[Passage given]:
--- START ---

# Do rats like snow?



## Rat lover (Dec 28, 2011)

Hello I have two baby rats named Sasha and Sheebah and I was wondering if rats liked snow. I live in northwestern Pennsylvania, right in the snow belt and I was wondering if I could bring I tiny bit if snow in my house and see if my rats like it. But I didn't know if it was alright for them to be in snow. Opinions please!


----------



## CarolineRose (Nov 18, 2011)

As long as its clean and in small amount then I don't see the harm. I gave my girls some "home made" snow last week (I made it via snow cone machine because New Jersey is destined to go without a flake this year!) They seemed to like it until the itty bitty snowman started to melt on their paws, then it was off with Frosty's head, morbid but they were so cute doing it ♥


----------



## BigBen (Nov 22, 2011)

CarolineRose said:


> As long as its clean and in small amount then I don't see the harm. I gave my girls some "home made" snow last week (I made it via snow cone machine because New Jersey is destined to go without a flake this year!) They seemed to like it until the itty bitty snowman started to melt on their paws, then it was off with Frosty's head, morbid but they were so cute doing it ♥


ROTFL. Ratties!


----------



## Duckfook (Feb 13, 2014)

--- END ---

[What you will do]:
**a)** Quote the part of the thread on rats and snow that begins at the words "# Do rats like" and stops after "(Nov 18, 2011)".
**b)** Summarize the thread on rats and snow in two sentences.

Items stored from a collection:
--- START ---

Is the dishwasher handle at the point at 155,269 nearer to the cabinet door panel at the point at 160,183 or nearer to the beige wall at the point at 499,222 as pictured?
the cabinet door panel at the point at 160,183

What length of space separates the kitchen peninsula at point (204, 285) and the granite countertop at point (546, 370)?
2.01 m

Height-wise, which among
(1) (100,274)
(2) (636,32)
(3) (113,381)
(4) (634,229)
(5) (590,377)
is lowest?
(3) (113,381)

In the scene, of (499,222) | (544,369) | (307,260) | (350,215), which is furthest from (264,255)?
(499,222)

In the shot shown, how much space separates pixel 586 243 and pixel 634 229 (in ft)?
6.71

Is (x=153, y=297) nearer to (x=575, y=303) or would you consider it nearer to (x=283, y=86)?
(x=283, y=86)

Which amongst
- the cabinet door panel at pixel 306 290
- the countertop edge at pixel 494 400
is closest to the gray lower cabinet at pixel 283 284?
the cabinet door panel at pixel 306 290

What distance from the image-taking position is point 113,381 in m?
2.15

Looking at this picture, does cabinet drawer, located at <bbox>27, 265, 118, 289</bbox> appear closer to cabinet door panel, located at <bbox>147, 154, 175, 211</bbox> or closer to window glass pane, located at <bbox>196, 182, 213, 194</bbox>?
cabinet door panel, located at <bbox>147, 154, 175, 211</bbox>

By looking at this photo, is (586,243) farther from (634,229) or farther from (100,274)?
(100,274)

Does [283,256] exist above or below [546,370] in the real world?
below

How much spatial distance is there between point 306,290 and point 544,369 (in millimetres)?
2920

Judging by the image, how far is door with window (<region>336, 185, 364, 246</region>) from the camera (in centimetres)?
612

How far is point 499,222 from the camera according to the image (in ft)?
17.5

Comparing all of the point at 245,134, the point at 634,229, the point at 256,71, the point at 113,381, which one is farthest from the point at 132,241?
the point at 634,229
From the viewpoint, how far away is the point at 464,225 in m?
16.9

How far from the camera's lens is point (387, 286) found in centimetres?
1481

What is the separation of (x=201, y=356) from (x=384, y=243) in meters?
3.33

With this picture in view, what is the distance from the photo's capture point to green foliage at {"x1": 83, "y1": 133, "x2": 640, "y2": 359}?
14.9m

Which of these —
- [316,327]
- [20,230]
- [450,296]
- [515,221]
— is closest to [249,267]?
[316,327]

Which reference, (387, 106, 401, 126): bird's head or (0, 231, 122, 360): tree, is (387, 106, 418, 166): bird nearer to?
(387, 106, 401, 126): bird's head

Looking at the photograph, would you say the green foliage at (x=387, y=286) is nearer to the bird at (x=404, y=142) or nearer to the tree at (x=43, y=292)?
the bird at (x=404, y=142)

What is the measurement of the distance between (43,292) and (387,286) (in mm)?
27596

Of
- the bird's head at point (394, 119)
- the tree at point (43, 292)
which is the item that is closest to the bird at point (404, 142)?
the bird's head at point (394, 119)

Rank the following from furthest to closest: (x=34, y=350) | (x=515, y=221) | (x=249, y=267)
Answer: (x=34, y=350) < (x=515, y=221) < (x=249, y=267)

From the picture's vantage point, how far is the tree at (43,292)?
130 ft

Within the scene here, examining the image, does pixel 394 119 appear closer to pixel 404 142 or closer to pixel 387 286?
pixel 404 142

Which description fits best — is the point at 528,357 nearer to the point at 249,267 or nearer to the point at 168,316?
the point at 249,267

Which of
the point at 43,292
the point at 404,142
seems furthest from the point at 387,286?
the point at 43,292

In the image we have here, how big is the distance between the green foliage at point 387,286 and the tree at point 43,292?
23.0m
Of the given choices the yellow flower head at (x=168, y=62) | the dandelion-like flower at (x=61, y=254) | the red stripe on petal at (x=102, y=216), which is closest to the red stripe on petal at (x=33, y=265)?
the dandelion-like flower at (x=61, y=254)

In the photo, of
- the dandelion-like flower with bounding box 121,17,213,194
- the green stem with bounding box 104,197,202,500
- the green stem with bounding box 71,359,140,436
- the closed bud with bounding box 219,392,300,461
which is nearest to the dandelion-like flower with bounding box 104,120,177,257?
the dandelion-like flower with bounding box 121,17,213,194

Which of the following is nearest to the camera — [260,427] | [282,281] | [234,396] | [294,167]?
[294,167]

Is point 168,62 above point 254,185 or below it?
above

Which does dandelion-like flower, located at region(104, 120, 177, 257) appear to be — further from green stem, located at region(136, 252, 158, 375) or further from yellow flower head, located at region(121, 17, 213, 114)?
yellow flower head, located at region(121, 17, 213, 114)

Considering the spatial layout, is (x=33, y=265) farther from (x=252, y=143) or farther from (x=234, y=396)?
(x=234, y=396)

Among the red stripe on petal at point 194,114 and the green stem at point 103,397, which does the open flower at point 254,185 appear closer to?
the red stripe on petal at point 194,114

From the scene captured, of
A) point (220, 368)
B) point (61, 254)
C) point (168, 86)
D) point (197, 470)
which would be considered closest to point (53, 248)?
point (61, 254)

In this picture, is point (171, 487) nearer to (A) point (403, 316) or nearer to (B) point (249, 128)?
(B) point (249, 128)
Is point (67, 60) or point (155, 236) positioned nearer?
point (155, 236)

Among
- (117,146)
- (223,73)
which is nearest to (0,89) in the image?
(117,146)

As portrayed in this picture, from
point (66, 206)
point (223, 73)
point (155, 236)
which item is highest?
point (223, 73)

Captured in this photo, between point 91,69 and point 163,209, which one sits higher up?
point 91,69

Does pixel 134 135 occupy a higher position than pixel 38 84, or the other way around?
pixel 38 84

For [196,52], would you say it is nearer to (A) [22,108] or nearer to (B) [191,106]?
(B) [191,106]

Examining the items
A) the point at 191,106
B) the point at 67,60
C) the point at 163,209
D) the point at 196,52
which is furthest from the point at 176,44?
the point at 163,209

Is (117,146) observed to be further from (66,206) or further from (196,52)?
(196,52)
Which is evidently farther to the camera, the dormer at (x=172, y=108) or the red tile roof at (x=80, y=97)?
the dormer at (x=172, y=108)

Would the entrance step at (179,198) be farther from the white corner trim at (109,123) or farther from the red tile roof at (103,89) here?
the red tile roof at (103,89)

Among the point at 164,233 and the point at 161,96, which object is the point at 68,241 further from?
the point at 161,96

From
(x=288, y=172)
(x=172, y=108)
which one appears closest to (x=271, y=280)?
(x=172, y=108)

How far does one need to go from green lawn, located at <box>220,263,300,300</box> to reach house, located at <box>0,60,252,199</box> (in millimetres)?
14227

--- END ---

[Answers in order]:
**a)**
# Do rats like snow?



## Rat lover (Dec 28, 2011)

Hello I have two baby rats named Sasha and Sheebah and I was wondering if rats liked snow. I live in northwestern Pennsylvania, right in the snow belt and I was wondering if I could bring I tiny bit if snow in my house and see if my rats like it. But I didn't know if it was alright for them to be in snow. Opinions please!


----------



## CarolineRose (Nov 18, 2011)

**b)** A poster in the snow belt of northwestern Pennsylvania asks whether two baby rats, Sasha and Sheebah, would like snow and whether it is alright to bring a little inside for them. One reply sees no harm in clean snow in small amounts and describes rats enjoying homemade snow from a snow cone machine until a tiny snowman melted on their paws and they took its head off, and another reply laughs at that story.